Passage provided ->
There were 629 households in Mound Bayou, of which 31.5% had children under the age of 18 living in them. Of all households, 13.8% were married-couple households, 24.3% were households with a male householder and no spouse or partner present, and 58.2% were households with a female householder and no spouse or partner present. About 39.2% of all households were made up of individuals and 13.9% had someone living alone who was 65 years of age or older.

There were 683 housing units, of which 7.9% were vacant. The homeowner vacancy rate was 1.1% and the rental vacancy rate was 4.3%.

===2010 census===
As of the 2010 United States census, there were 1,533 people living in the city. The racial makeup of the city was 98.0% Black, 0.9% White, 0.1% Asian and 0.1% from two or more races. 0.9% were Hispanic or Latino of any race.

===2000 census===
As of the census of 2000, there were 2,102 people, 687 households, and 504 families living in the city. The population density was 2,395.1 PD/sqmi. There were 723 housing units at an average density of 823.8 /sqmi. The racial makeup of the city was 98.43% African American, 0.05% Native American, 0.24% Asian, 0.81% White, 0.05% from other races, and 0.43% from two or more races. Hispanic or Latino of any race were 0.38% of the population.

(Dataset excerpts)

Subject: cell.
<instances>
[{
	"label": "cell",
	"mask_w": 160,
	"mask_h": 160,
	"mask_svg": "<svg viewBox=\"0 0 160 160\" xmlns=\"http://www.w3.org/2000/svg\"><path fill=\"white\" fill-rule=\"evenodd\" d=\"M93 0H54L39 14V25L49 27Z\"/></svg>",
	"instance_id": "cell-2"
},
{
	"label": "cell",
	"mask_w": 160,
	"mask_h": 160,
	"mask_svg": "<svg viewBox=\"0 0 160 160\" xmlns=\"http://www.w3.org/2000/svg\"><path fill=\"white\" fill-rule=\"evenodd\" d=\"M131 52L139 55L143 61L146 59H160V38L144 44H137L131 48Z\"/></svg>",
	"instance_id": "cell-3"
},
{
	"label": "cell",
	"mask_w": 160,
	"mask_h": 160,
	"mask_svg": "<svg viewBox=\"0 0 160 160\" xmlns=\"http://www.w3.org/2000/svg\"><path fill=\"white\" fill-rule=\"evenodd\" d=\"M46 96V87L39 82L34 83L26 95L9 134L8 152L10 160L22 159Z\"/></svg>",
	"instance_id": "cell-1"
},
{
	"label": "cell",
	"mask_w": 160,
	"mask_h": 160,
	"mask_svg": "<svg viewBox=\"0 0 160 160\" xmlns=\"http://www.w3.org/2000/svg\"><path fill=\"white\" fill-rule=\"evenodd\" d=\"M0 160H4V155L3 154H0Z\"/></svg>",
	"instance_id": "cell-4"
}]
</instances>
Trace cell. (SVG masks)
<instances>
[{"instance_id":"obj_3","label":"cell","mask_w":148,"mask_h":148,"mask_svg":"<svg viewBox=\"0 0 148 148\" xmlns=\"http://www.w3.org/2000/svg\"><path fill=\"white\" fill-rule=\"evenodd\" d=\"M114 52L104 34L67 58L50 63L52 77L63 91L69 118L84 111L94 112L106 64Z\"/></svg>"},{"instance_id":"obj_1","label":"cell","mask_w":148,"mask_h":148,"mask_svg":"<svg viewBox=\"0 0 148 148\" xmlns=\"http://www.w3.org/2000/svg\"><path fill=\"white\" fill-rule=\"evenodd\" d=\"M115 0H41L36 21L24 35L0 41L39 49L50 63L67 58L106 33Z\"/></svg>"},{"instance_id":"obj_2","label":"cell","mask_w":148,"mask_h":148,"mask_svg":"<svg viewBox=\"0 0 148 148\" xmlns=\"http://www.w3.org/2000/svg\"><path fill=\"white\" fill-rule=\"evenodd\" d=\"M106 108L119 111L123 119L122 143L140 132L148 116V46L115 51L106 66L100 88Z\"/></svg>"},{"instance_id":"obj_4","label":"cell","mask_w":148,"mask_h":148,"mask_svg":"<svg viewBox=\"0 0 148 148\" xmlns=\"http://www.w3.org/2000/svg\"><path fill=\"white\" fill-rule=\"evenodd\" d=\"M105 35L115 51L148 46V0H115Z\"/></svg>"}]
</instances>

Problem details ->
Decide whether each statement agrees with the Mound Bayou passage, and back each yes or no with the exact deciding words from the passage.
1. The 2010 census counted 1,533 people in the city.
2. Most households had a male householder with no spouse or partner present.
3. The 2000 census counted 723 housing units in the city.
Use only the Mound Bayou passage for what comes next, not the listing.

Your response ->
1. Yes: "there were 1,533 people living in the city."
2. No: "58.2% were households with a female householder and no spouse or partner present"
3. Yes: "There were 723 housing units"